◆ **Job**
Rewrite the rows from the line that contains "Which one among" through the last row, changing "stroller" to "baby carriage" and leaving everything else as it is.

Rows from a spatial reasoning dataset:
════

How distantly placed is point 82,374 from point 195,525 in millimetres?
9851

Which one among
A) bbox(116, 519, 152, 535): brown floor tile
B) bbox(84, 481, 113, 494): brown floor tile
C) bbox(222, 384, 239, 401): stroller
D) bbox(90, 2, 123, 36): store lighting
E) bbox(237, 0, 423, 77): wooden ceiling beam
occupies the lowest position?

════

◆ **Answer to the problem**
Which one among
A) bbox(116, 519, 152, 535): brown floor tile
B) bbox(84, 481, 113, 494): brown floor tile
C) bbox(222, 384, 239, 401): baby carriage
D) bbox(90, 2, 123, 36): store lighting
E) bbox(237, 0, 423, 77): wooden ceiling beam
occupies the lowest position?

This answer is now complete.